### SELECTION:
* * *
King’s potent critiques of capitalism, war and poverty were shocking at the time. He turned off allies when he called for the redistribution of wealth, argued for a guaranteed income and came out against the Vietnam War.

Those positions don’t sound so radical anymore. After the 2008 Great Recession, the failed Iraq War and polls showing a majority of young Americans now hold a negative view of capitalism, his views on those issues wouldn’t sound out of place today.

But his calls for integration have been virtually banished from public discourse. Many don’t even use the word’s close cousin, “post-racial,” anymore.

The concept of integration that King evoked has become so discredited that even many of those who believe in its goals no longer use the term.

Amanda Shaffer is one such person — and someone who says her life was enhanced by her experience with integration. She was a White student who was bused to a Black public high school in Cleveland, Ohio after refusing to follow her friends to a White private academy. She credits the experience with given giving her a level of empathy she would not have found otherwise.

“It shifted my point of view,” Shaffer told CNN in 2014 for a story about being a White minority in Black settings. “It’s like when you go to the optometrist, and they slap those new lenses on you — you see the world differently.”
* * *
### SUPPLIED MATERIAL:

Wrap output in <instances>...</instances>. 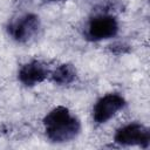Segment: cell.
<instances>
[{"label": "cell", "instance_id": "obj_5", "mask_svg": "<svg viewBox=\"0 0 150 150\" xmlns=\"http://www.w3.org/2000/svg\"><path fill=\"white\" fill-rule=\"evenodd\" d=\"M118 23L111 15H98L89 21L87 35L91 40H105L117 34Z\"/></svg>", "mask_w": 150, "mask_h": 150}, {"label": "cell", "instance_id": "obj_6", "mask_svg": "<svg viewBox=\"0 0 150 150\" xmlns=\"http://www.w3.org/2000/svg\"><path fill=\"white\" fill-rule=\"evenodd\" d=\"M48 70L39 61H32L21 67L19 70V80L25 86H35L47 77Z\"/></svg>", "mask_w": 150, "mask_h": 150}, {"label": "cell", "instance_id": "obj_4", "mask_svg": "<svg viewBox=\"0 0 150 150\" xmlns=\"http://www.w3.org/2000/svg\"><path fill=\"white\" fill-rule=\"evenodd\" d=\"M124 98L118 94L104 95L96 102L93 109V117L97 123H105L118 110H121L124 107Z\"/></svg>", "mask_w": 150, "mask_h": 150}, {"label": "cell", "instance_id": "obj_1", "mask_svg": "<svg viewBox=\"0 0 150 150\" xmlns=\"http://www.w3.org/2000/svg\"><path fill=\"white\" fill-rule=\"evenodd\" d=\"M43 125L47 137L55 143L71 141L77 136L81 129L80 121L71 115L68 108L56 107L43 118Z\"/></svg>", "mask_w": 150, "mask_h": 150}, {"label": "cell", "instance_id": "obj_7", "mask_svg": "<svg viewBox=\"0 0 150 150\" xmlns=\"http://www.w3.org/2000/svg\"><path fill=\"white\" fill-rule=\"evenodd\" d=\"M52 77H53V81L60 86H66V84H69L71 83L75 77H76V69L69 64V63H64V64H61L60 67H57L53 74H52Z\"/></svg>", "mask_w": 150, "mask_h": 150}, {"label": "cell", "instance_id": "obj_3", "mask_svg": "<svg viewBox=\"0 0 150 150\" xmlns=\"http://www.w3.org/2000/svg\"><path fill=\"white\" fill-rule=\"evenodd\" d=\"M39 28V18L35 14H25L9 23L8 33L18 42H27L38 33Z\"/></svg>", "mask_w": 150, "mask_h": 150}, {"label": "cell", "instance_id": "obj_2", "mask_svg": "<svg viewBox=\"0 0 150 150\" xmlns=\"http://www.w3.org/2000/svg\"><path fill=\"white\" fill-rule=\"evenodd\" d=\"M115 142L122 145H139L142 148H148L150 144V130L143 124L130 123L116 131Z\"/></svg>", "mask_w": 150, "mask_h": 150}, {"label": "cell", "instance_id": "obj_8", "mask_svg": "<svg viewBox=\"0 0 150 150\" xmlns=\"http://www.w3.org/2000/svg\"><path fill=\"white\" fill-rule=\"evenodd\" d=\"M49 1H62V0H49Z\"/></svg>", "mask_w": 150, "mask_h": 150}]
</instances>
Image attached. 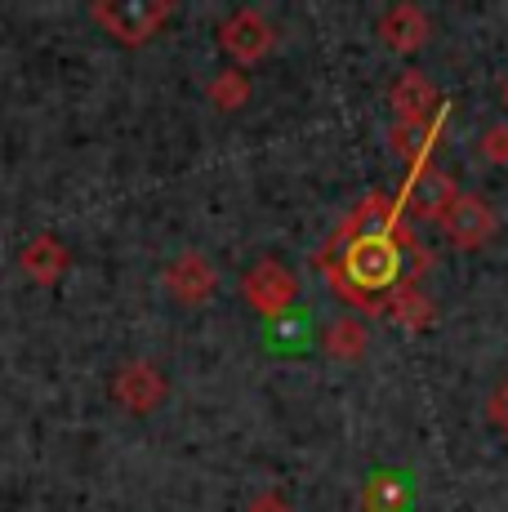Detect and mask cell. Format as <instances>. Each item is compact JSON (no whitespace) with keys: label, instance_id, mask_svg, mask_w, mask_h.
Wrapping results in <instances>:
<instances>
[{"label":"cell","instance_id":"7c38bea8","mask_svg":"<svg viewBox=\"0 0 508 512\" xmlns=\"http://www.w3.org/2000/svg\"><path fill=\"white\" fill-rule=\"evenodd\" d=\"M18 263H23V272L32 281L54 285L67 272V263H72V259H67V250L54 241V236H36V241L23 245V259H18Z\"/></svg>","mask_w":508,"mask_h":512},{"label":"cell","instance_id":"4fadbf2b","mask_svg":"<svg viewBox=\"0 0 508 512\" xmlns=\"http://www.w3.org/2000/svg\"><path fill=\"white\" fill-rule=\"evenodd\" d=\"M361 508L366 512H410V481L402 472H375L361 490Z\"/></svg>","mask_w":508,"mask_h":512},{"label":"cell","instance_id":"d6986e66","mask_svg":"<svg viewBox=\"0 0 508 512\" xmlns=\"http://www.w3.org/2000/svg\"><path fill=\"white\" fill-rule=\"evenodd\" d=\"M504 103H508V85H504Z\"/></svg>","mask_w":508,"mask_h":512},{"label":"cell","instance_id":"ac0fdd59","mask_svg":"<svg viewBox=\"0 0 508 512\" xmlns=\"http://www.w3.org/2000/svg\"><path fill=\"white\" fill-rule=\"evenodd\" d=\"M250 512H290V508H286V499L281 495H259V504H254Z\"/></svg>","mask_w":508,"mask_h":512},{"label":"cell","instance_id":"2e32d148","mask_svg":"<svg viewBox=\"0 0 508 512\" xmlns=\"http://www.w3.org/2000/svg\"><path fill=\"white\" fill-rule=\"evenodd\" d=\"M246 94H250V85H246V76H223V81H214V98H219V107H241L246 103Z\"/></svg>","mask_w":508,"mask_h":512},{"label":"cell","instance_id":"52a82bcc","mask_svg":"<svg viewBox=\"0 0 508 512\" xmlns=\"http://www.w3.org/2000/svg\"><path fill=\"white\" fill-rule=\"evenodd\" d=\"M393 107L397 125H433L446 112V98H437L433 81L424 72H402L393 85Z\"/></svg>","mask_w":508,"mask_h":512},{"label":"cell","instance_id":"30bf717a","mask_svg":"<svg viewBox=\"0 0 508 512\" xmlns=\"http://www.w3.org/2000/svg\"><path fill=\"white\" fill-rule=\"evenodd\" d=\"M384 312H388V317H393L402 330H428V326H433V317H437V312H433V299H428V294L419 290L415 281H402V285H397V290L388 294Z\"/></svg>","mask_w":508,"mask_h":512},{"label":"cell","instance_id":"8992f818","mask_svg":"<svg viewBox=\"0 0 508 512\" xmlns=\"http://www.w3.org/2000/svg\"><path fill=\"white\" fill-rule=\"evenodd\" d=\"M272 41H277V32H272V23L259 9H237V14H228L219 23V45L228 49L237 63H259L272 49Z\"/></svg>","mask_w":508,"mask_h":512},{"label":"cell","instance_id":"9c48e42d","mask_svg":"<svg viewBox=\"0 0 508 512\" xmlns=\"http://www.w3.org/2000/svg\"><path fill=\"white\" fill-rule=\"evenodd\" d=\"M116 401H121L125 410H134V415H148L152 406H161L165 401V379L156 374L152 361H134V366H125L116 374Z\"/></svg>","mask_w":508,"mask_h":512},{"label":"cell","instance_id":"6da1fadb","mask_svg":"<svg viewBox=\"0 0 508 512\" xmlns=\"http://www.w3.org/2000/svg\"><path fill=\"white\" fill-rule=\"evenodd\" d=\"M410 259H415V268H424L428 254L419 250L415 232L402 223L397 232H384V236H335L321 250V272L330 277V290L339 299L370 312H384L388 294L402 281H410L406 272Z\"/></svg>","mask_w":508,"mask_h":512},{"label":"cell","instance_id":"5bb4252c","mask_svg":"<svg viewBox=\"0 0 508 512\" xmlns=\"http://www.w3.org/2000/svg\"><path fill=\"white\" fill-rule=\"evenodd\" d=\"M321 343H326V352L335 361H361L366 357V343H370V334H366V326L361 321H353V317H335L326 326V334H321Z\"/></svg>","mask_w":508,"mask_h":512},{"label":"cell","instance_id":"7a4b0ae2","mask_svg":"<svg viewBox=\"0 0 508 512\" xmlns=\"http://www.w3.org/2000/svg\"><path fill=\"white\" fill-rule=\"evenodd\" d=\"M174 9L161 0H107V5H90V18L116 36L121 45H143L156 36V27L170 18Z\"/></svg>","mask_w":508,"mask_h":512},{"label":"cell","instance_id":"e0dca14e","mask_svg":"<svg viewBox=\"0 0 508 512\" xmlns=\"http://www.w3.org/2000/svg\"><path fill=\"white\" fill-rule=\"evenodd\" d=\"M486 419H491L495 428H500L504 437H508V379L491 392V401H486Z\"/></svg>","mask_w":508,"mask_h":512},{"label":"cell","instance_id":"ba28073f","mask_svg":"<svg viewBox=\"0 0 508 512\" xmlns=\"http://www.w3.org/2000/svg\"><path fill=\"white\" fill-rule=\"evenodd\" d=\"M379 36H384V45L397 49V54H415V49L428 45L433 23H428V14L419 5H393L379 18Z\"/></svg>","mask_w":508,"mask_h":512},{"label":"cell","instance_id":"5b68a950","mask_svg":"<svg viewBox=\"0 0 508 512\" xmlns=\"http://www.w3.org/2000/svg\"><path fill=\"white\" fill-rule=\"evenodd\" d=\"M500 228V219H495L491 201H482L477 192H459L455 205L442 214V232L451 236L455 245H464V250H477V245H486Z\"/></svg>","mask_w":508,"mask_h":512},{"label":"cell","instance_id":"8fae6325","mask_svg":"<svg viewBox=\"0 0 508 512\" xmlns=\"http://www.w3.org/2000/svg\"><path fill=\"white\" fill-rule=\"evenodd\" d=\"M165 281H170V294H179V299H188V303H201L214 294V268L201 254H183V259L165 272Z\"/></svg>","mask_w":508,"mask_h":512},{"label":"cell","instance_id":"3957f363","mask_svg":"<svg viewBox=\"0 0 508 512\" xmlns=\"http://www.w3.org/2000/svg\"><path fill=\"white\" fill-rule=\"evenodd\" d=\"M455 196H459V187L455 179L442 170V165H433V161H424V165H415L410 170V179L402 187V210H410L415 219H437L442 223V214L455 205Z\"/></svg>","mask_w":508,"mask_h":512},{"label":"cell","instance_id":"277c9868","mask_svg":"<svg viewBox=\"0 0 508 512\" xmlns=\"http://www.w3.org/2000/svg\"><path fill=\"white\" fill-rule=\"evenodd\" d=\"M241 294H246L250 308H259L263 317H281V312L295 303L299 281H295V272H290L286 263L263 259L259 268H250L246 277H241Z\"/></svg>","mask_w":508,"mask_h":512},{"label":"cell","instance_id":"9a60e30c","mask_svg":"<svg viewBox=\"0 0 508 512\" xmlns=\"http://www.w3.org/2000/svg\"><path fill=\"white\" fill-rule=\"evenodd\" d=\"M477 152H482V161H491V165H508V121L491 125V130L482 134V143H477Z\"/></svg>","mask_w":508,"mask_h":512}]
</instances>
* * *
### SHORT PROBLEM 1:
Translate this sentence from the excerpt on King and integration into Spanish: "Those positions don’t sound so radical anymore."
### SHORT PROBLEM 2:
According to the excerpt on King and integration, what kind of school was Amanda Shaffer bused to, and in what city?

### OUTPUT 1:
Esas posturas ya no suenan tan radicales.

### OUTPUT 2:
A Black public high school in Cleveland, Ohio.